Gli Stati Uniti sono, in molti casi, un passo avanti a noi per quanto riguarda l’uso del digitale. Potresti darci la tua opinione sulla sovraesposizione mediatica alla quale stanno contribuendo in gran parte anche i luoghi dell’arte?
Le digital Humanities sono un campo di ricerca vivacissimo e sicuramente molto importante, ma non sostituiscono l’esperienza diretta sull’oggetto. Non si può studiare la ceramica cinese senza aver mai visto una porcellana dal vivo.
Le immagini rendono tutto leggibile e chiaro, ma non sono queste le cose che importano nell’arte. Si appiattisce tutto a un mondo in due dimensioni, accessibile e fruibile in un istante. Io cerco di trasmettere agli studenti la passione per l’esatto opposto: le domande senza risposta, il piacere di quello che non si capisce subito, le contraddizioni insite in ogni opera d’arte.
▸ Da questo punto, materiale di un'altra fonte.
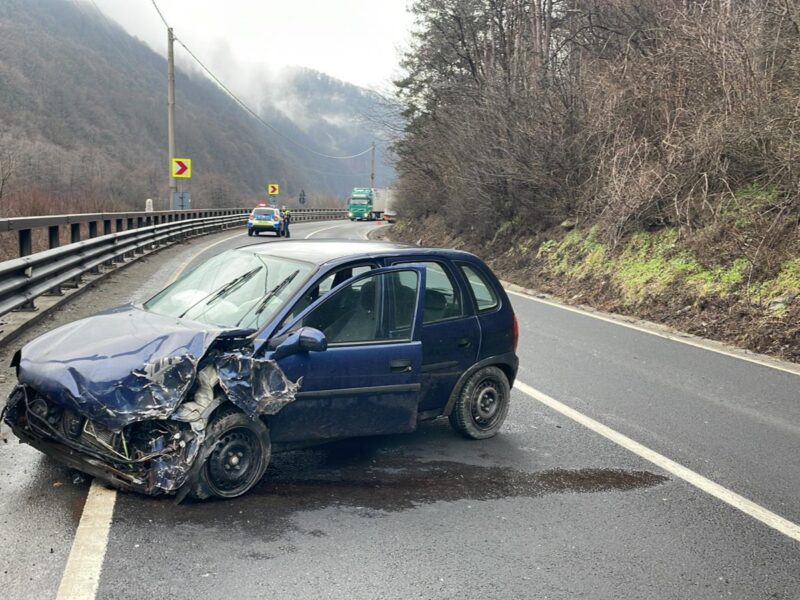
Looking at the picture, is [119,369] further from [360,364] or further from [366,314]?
[366,314]

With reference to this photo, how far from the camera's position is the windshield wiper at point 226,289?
5340mm

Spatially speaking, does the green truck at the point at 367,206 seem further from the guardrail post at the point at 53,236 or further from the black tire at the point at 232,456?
the black tire at the point at 232,456

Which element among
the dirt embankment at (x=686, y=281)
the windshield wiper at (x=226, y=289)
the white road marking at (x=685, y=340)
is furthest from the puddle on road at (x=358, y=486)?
the dirt embankment at (x=686, y=281)

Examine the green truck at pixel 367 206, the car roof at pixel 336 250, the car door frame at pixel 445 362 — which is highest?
the car roof at pixel 336 250

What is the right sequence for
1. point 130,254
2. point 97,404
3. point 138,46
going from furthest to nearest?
point 138,46 → point 130,254 → point 97,404

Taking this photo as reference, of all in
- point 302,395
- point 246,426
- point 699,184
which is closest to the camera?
point 246,426

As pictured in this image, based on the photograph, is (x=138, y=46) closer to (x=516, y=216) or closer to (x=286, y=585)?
(x=516, y=216)

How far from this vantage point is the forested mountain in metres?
108

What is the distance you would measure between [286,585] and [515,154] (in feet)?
58.1

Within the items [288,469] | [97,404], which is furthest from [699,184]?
[97,404]

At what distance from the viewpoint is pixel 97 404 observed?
421cm

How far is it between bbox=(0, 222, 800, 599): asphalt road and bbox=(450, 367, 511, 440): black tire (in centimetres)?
14

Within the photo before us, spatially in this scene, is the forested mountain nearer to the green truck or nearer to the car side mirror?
the green truck

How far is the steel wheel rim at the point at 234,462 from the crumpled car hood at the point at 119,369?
41 cm
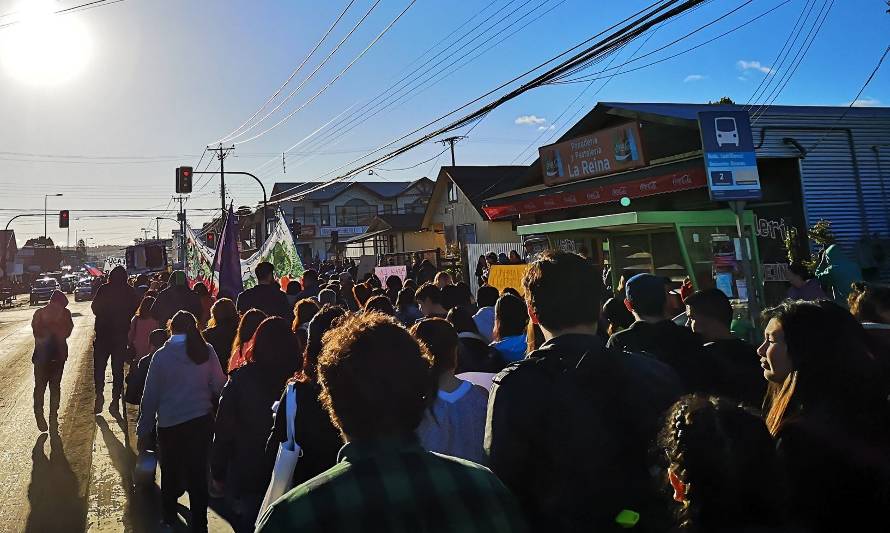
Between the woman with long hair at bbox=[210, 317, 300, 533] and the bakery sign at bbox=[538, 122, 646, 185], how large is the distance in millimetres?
14692

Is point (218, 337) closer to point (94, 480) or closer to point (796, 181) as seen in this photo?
point (94, 480)

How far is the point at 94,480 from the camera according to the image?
598 centimetres

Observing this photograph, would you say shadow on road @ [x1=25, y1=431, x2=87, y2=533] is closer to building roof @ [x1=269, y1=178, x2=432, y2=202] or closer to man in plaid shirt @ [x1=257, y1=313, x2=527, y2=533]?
man in plaid shirt @ [x1=257, y1=313, x2=527, y2=533]

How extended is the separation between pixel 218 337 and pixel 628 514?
4.82 m

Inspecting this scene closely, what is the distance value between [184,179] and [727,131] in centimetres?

Il digitale regala l’illusione della simultaneità e dell’accesso illimitato. Non sempre va bene.
I tuoi studenti, futuri addetti ai lavori del campo culturale, vengono maggiormente stimolati da questi contenuti o, al contrario, tentano di allontanarsene?
Non saprei. Ho studenti che sono molto a loro agio con le nuove tecnologie; altri che studiano le discipline umanistiche per staccarsi ‘dalla macchina’ e perdersi in un libro (di carta).
Ci saranno molti cambiamenti alla fine dell’isolamento, nuovi metodi di fruizione e di lavoro, metodi più restrittivi per rispettare il distanziamento sociale. A New York sono già state messe in campo proposte da parte delle istituzioni e dei luoghi della cultura?
La situazione è disastrosa e sarà disastrosa per molto tempo nel post-pandemia. Non tutti i problemi sono nati ora, ma la pandemia ha dimostrato la fragilità di un sistema che si stava sgretolando senza che nessuno volesse vederlo. Per ora tutte le internships e gli stages sono stati sospesi, e non saranno ripresi per un po’ di tempo. Questo significa che chi inizia ora ad interessarsi al mondo dell’arte dovrà aspettare chissà quanto prima di poter fare quelle esperienze fuori dall’università che sono determinanti per capire questo campo. Non è possibile sostituire tutto questo con uno schermo del computer.
Molti musei e istituzioni culturali hanno usato la pandemia per fare tagli al personale che erano già previsti. Come spesso succede, i tagli riguardano volontari o collaboratori di basso livello, non direttori. I musei si salveranno trincerandosi dietro un’antiquata struttura gerarchica, tagliando tutte le iniziative di education e outreach che rendono il museo vivo. Questo è un problema molto grave, ma non vedo alternativa ora.